Depuis plus de trois semaines, des dizaines de milliers de Français expriment leur colère, sur des ronds-points, des péages, près de zones commerciales ou dans les rues de nombreuses villes de France.

Cette colère vient de loin. Elle a longtemps couvé, elle est souvent restée muette, par pudeur et par fierté. Elle est aujourd’hui exprimée avec force et de façon collective. Cette colère, il faudrait être sourd et aveugle pour ne pas la voir, ni l’entendre. Comme le Président de la République, comme les parlementaires, cette colère, je l’entends et j’en mesure à la fois la réalité, la force et la gravité.

C’est la colère de la France qui travaille, dur, et qui peine à joindre les deux bouts, la colère des Français qui sont le dos au mur, celles aussi des mères de famille qui élèvent seules leurs enfants. Cette colère prend sa source dans une profonde injustice.
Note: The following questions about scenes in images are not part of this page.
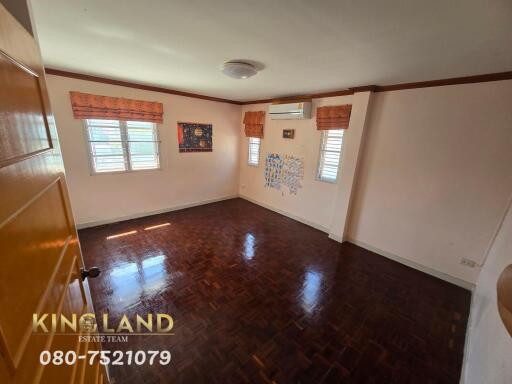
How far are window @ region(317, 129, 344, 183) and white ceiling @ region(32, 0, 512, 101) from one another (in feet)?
3.22

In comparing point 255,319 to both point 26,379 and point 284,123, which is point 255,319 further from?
point 284,123

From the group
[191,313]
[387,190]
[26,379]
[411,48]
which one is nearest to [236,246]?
[191,313]

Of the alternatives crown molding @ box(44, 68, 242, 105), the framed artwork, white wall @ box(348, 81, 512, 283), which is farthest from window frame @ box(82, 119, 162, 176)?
white wall @ box(348, 81, 512, 283)

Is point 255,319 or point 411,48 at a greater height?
point 411,48

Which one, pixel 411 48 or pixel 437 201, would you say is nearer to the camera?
pixel 411 48

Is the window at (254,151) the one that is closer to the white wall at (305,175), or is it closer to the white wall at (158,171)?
the white wall at (305,175)

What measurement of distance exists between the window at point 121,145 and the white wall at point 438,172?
3572 millimetres

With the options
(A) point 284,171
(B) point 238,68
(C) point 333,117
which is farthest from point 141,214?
(C) point 333,117

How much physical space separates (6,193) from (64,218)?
1.61ft

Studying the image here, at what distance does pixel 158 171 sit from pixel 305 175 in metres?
2.76

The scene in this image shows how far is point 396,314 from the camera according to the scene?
6.49ft

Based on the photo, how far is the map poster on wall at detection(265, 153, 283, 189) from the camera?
4199mm

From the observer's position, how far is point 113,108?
121 inches

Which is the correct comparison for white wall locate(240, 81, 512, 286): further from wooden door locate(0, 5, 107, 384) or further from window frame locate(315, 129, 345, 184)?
wooden door locate(0, 5, 107, 384)
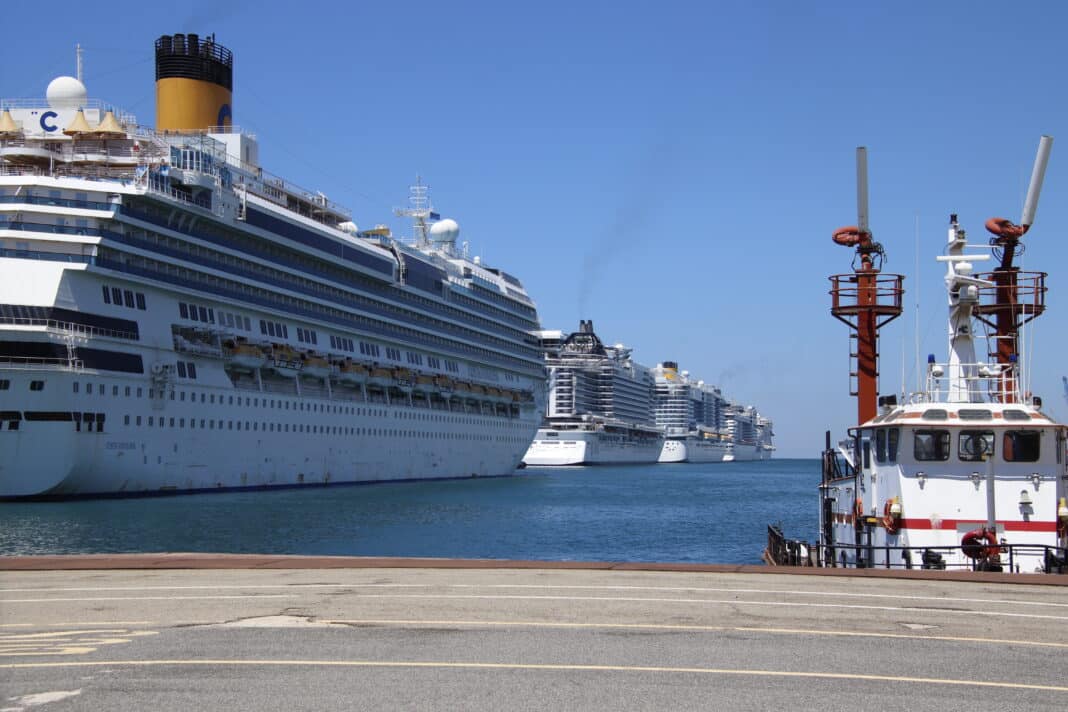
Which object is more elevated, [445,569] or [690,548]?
[445,569]

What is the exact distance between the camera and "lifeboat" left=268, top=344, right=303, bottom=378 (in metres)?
62.2

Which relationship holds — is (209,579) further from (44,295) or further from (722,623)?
(44,295)

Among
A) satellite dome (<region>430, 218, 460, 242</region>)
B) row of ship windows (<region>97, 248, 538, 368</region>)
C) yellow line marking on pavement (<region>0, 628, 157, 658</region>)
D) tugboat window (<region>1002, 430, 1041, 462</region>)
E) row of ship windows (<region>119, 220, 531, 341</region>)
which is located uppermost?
satellite dome (<region>430, 218, 460, 242</region>)

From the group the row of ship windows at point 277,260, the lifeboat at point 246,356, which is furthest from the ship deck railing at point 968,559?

Celle de ne pas pouvoir vivre dignement du fruit de son travail. De ne pas pouvoir subvenir aux besoins de ses enfants alors que les journées de travail commencent tôt et finissent tard, surtout si l’on y ajoute le temps de transport.

Pendant ces dernières semaines, j’ai beaucoup consulté. Les partenaires sociaux. Les élus locaux et les associations. Les parlementaires. Les responsables de l’ensemble des partis politiques. J’ai écouté les Français et leurs représentants. J’en tire deux premières conclusions.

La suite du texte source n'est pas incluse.